I made a 2d mario kart using python, and now I'm putting together an algorithm to finish the track. The idea is very simple, calculate the shortest route to the next checkpoint and walk towards it. So far the code works, but when I add weight to the grass edges (where the kart has greater friction than the track, making the path through the grass 100x more expensive) the code simply takes a long time to solve the shortest path.

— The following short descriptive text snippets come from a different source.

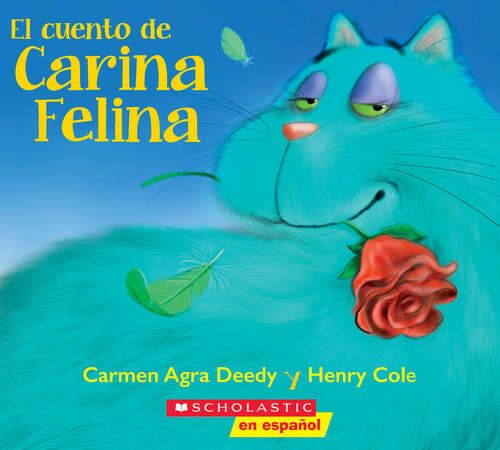 Book cover of El cuento de Carina Felina (Carina Felina)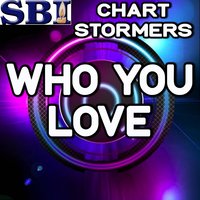 Who You Love - Chart stormers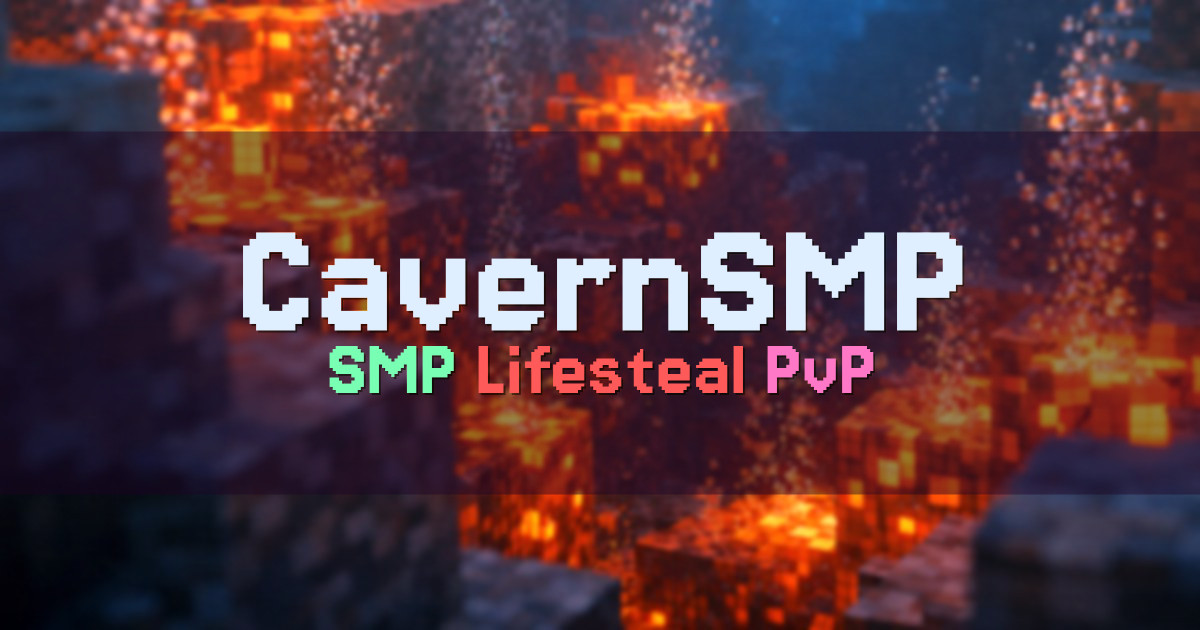 Banner for CavernSMP SMP Network Lifesteal PvP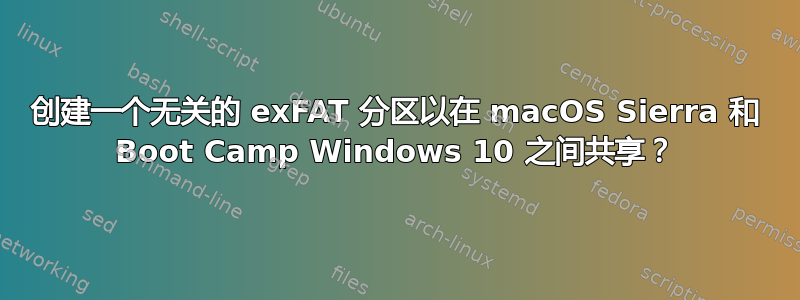 创建一个无关的 exFAT 分区以在 macOS Sierra 和 Boot Camp Windows 10 之间共享？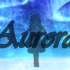 【原創歌】Aurora 【KiraraMagic x 紫音VGChannel】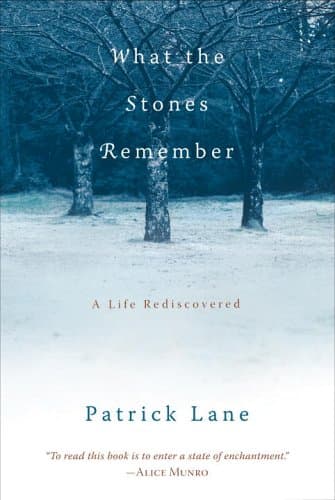 Book cover for What the Stones Remember: A Life Rediscovered by Lane, Patrick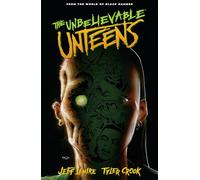 Unbelievable Unteens, The: From the World of Black Hammer Volume 1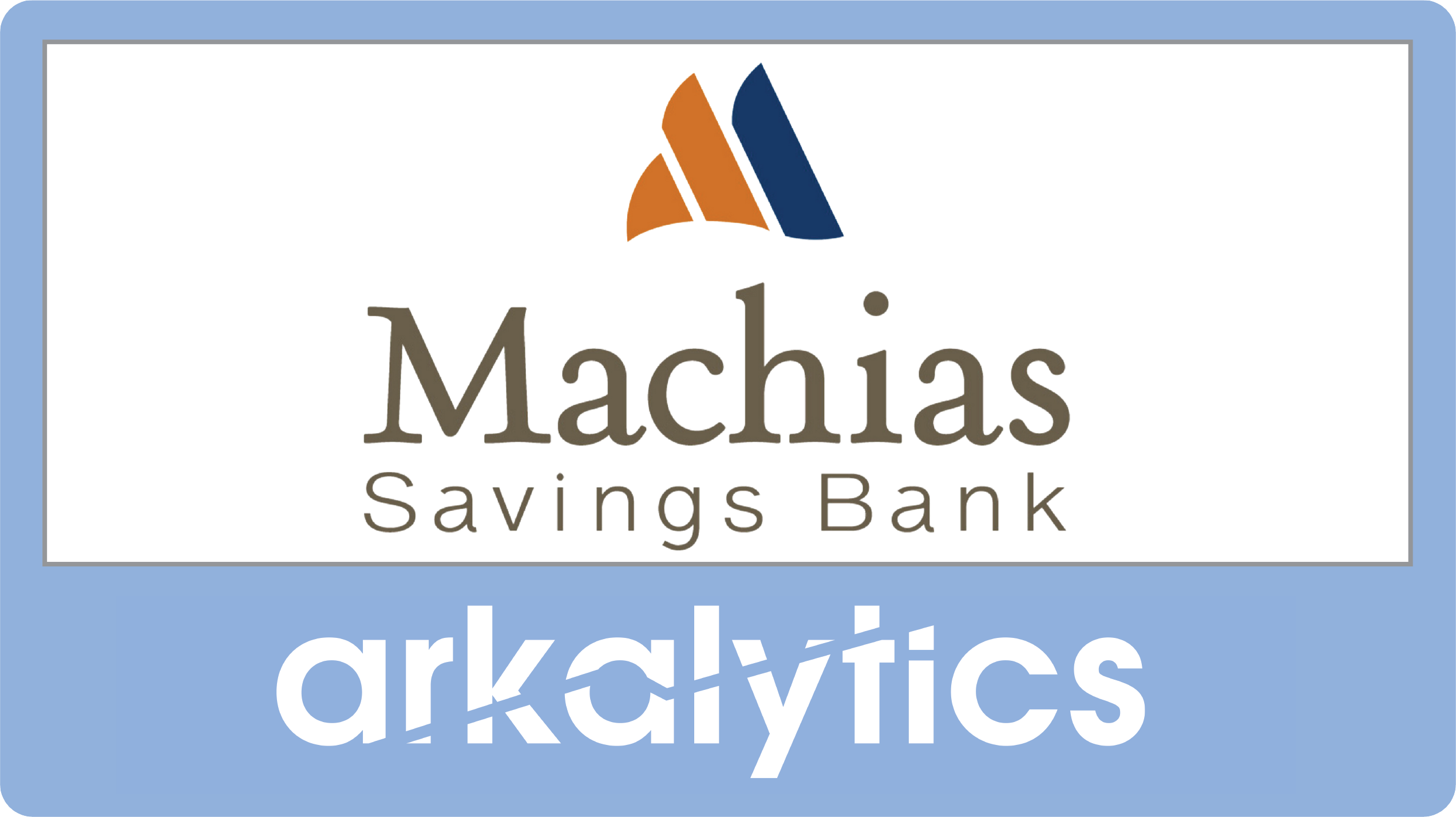 Machias Savings Bank Partners With Arkatechture for Data Analytics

When the kart is on a straight line from the checkpoint, it calculates it super quickly, but if there is a grass in the middle of the straight line, the code takes a long time to calculate the path (I don't have the exact value, but I think it's around 10,000x slower).
Here's the code snippet for the A* function:
COST_MAPPING = {
Road: 3,
Checkpoint: 3,
Boost: 1,
Grass: 300
}
def a_star(self, string, start, goal, h, neighbors):
"""
A* Search Algorithm
A* is an informed search algorithm that uses a combination of the cost to
reach a node (goal), and an estimated cost (h) from the current node to
the goal, to determine the priority of nodes in the search.
Wikipedia page: https://en.wikipedia.org/wiki/A*_search_algorithm
"""
def reconstruct_path(cameFrom, current):
total_path = [current]
while current in cameFrom:
current = cameFrom[current]
total_path.insert(0, current)
return total_path
openSet = [(0, start)]
cameFrom = {}
gScore = {tuple(start): 0}
fScore = {tuple(start): h(string, start, goal)}
while openSet:
_, current = heappop(openSet)
if tuple(current) == tuple(goal):
return reconstruct_path(cameFrom, tuple(current))
for neighbor in neighbors(string, current):
# lines with problem
neighbor_track_element = self.kart.get_track_element(string, neighbor[0], neighbor[1])[0]
cost = COST_MAPPING.get(neighbor_track_element)
tentative_gScore = gScore[tuple(current)] + cost
# ends here
if tentative_gScore < gScore.get(tuple(neighbor), float('inf')):
cameFrom[tuple(neighbor)] = tuple(current)
gScore[tuple(neighbor)] = tentative_gScore
fScore[tuple(neighbor)] = tentative_gScore + h(string, neighbor, goal)
heappush(openSet, (fScore[tuple(neighbor)], tuple(neighbor)))
return None
def h(self, string, current, goal):
manhattan_distance = abs(int(current[0]) - int(goal[0])) + abs(int(current[1]) - int(goal[1]))
kart_speed = self.kart.get_speed()
speed_x, speed_y = self.kart.get_speed()
kart_speed = math.sqrt(speed_x**2 + speed_y**2)
track_element, _ = self.kart.get_track_element(string, current[0], current[1])
terrain_penalty = 1
if track_element == Grass:
terrain_penalty = 100
combined_heuristic = manhattan_distance + terrain_penalty * kart_speed
return combined_heuristic
def neighbors(self, string, current):
x, y = current
possible_neighbors = [
(x + 1, y),
(x - 1, y),
(x, y + 1),
(x, y - 1),
(x - 1, y - 1),
(x - 1, y + 1),
(x + 1, y - 1),
(x + 1, y + 1)
]
valid_neighbors = [
(nx, ny) for nx, ny in possible_neighbors
if self.kart.get_track_element(string, nx, ny)[0] in (Road, Boost, Checkpoint, Grass)
]
return valid_neighbors
The heuristic is based on the distance between the start and the goal coordinates combined with the terrain_penalty (100x for the grass) times the current kart speed.
combined_heuristic = manhattan_distance + terrain_penalty * kart_speed
The cost when I set it to be always 1 makes the calculations really fast, but the kart goes over grass (obviously).
tentative_gScore = gScore[tuple(current)] + cost
My question is, why is cost affecting code performance? what could be the problem?
I tried to apply a simpler heuristic, using only the Manhattan distance, but it didn't work either.